Aujourd’hui, le manque de connaissances du grand public, le manque de formation des agents de santé et la stigmatisation dont sont victimes les personnes atteintes d’infections sexuellement transmissibles restent des obstacles à un recours plus large et plus efficace à ces interventions.
Il n’existe pas, pour la gonorrhée, de test de diagnostic rapide, réalisable sur le lieu des soins et abordable. Beaucoup de personnes atteintes ne présentent aucun symptôme et ne reçoivent donc aucun traitement car le diagnostic n’est pas posé. D’autre part, quand les patients présentent des symptômes, tel qu’un écoulement urétral ou vaginal, les médecins supposent souvent qu’il s’agit de cas de gonorrhée et prescrivent des antibiotiques – même si le patient souffre parfois d’un autre type d’infection. L’usage inapproprié des antibiotiques rend plus fréquente la survenue de résistances, pour la gonorrhée comme pour d’autres maladies bactériennes.

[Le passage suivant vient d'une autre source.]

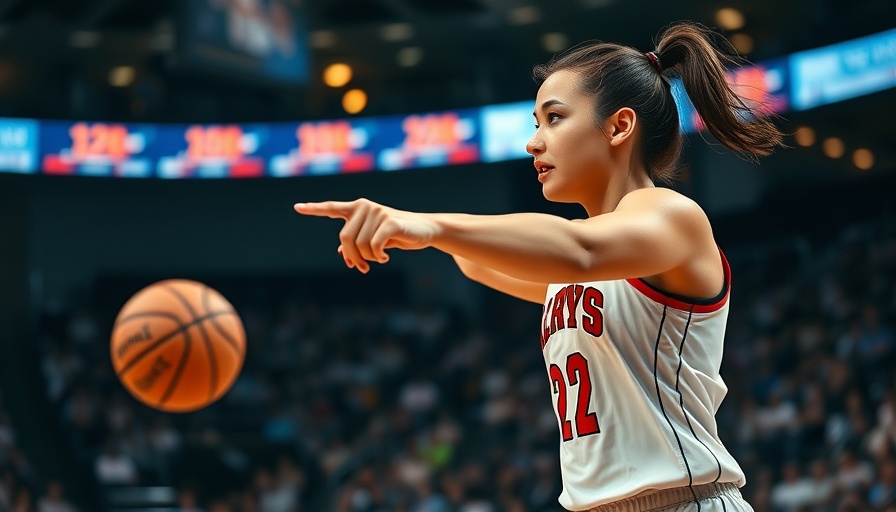 Focused basketball player mid-action in a dynamic game.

«Pour lutter contre la gonorrhée, nous avons besoin de nouveaux outils et de nouveaux systèmes afin d’améliorer la prévention, de faire un diagnostic précoce et d’assurer un suivi et une notification plus complets des nouveaux cas, de l’usage des antibiotiques, de la résistance et des échecs thérapeutiques», souligne le Dr Marc Sprenger, Directeur du Département Résistance aux antimicrobiens de l’OMS. «En l’occurrence, nous avons besoin de nouveaux antibiotiques et de tests de diagnostic rapide et précis réalisables sur le lieu des soins – idéalement, des tests qui permettent de prédire quels antibiotiques seront efficaces contre cette infection. À plus long terme, il nous faut un vaccin pour prévenir la gonorrhée», a-t-il ajouté.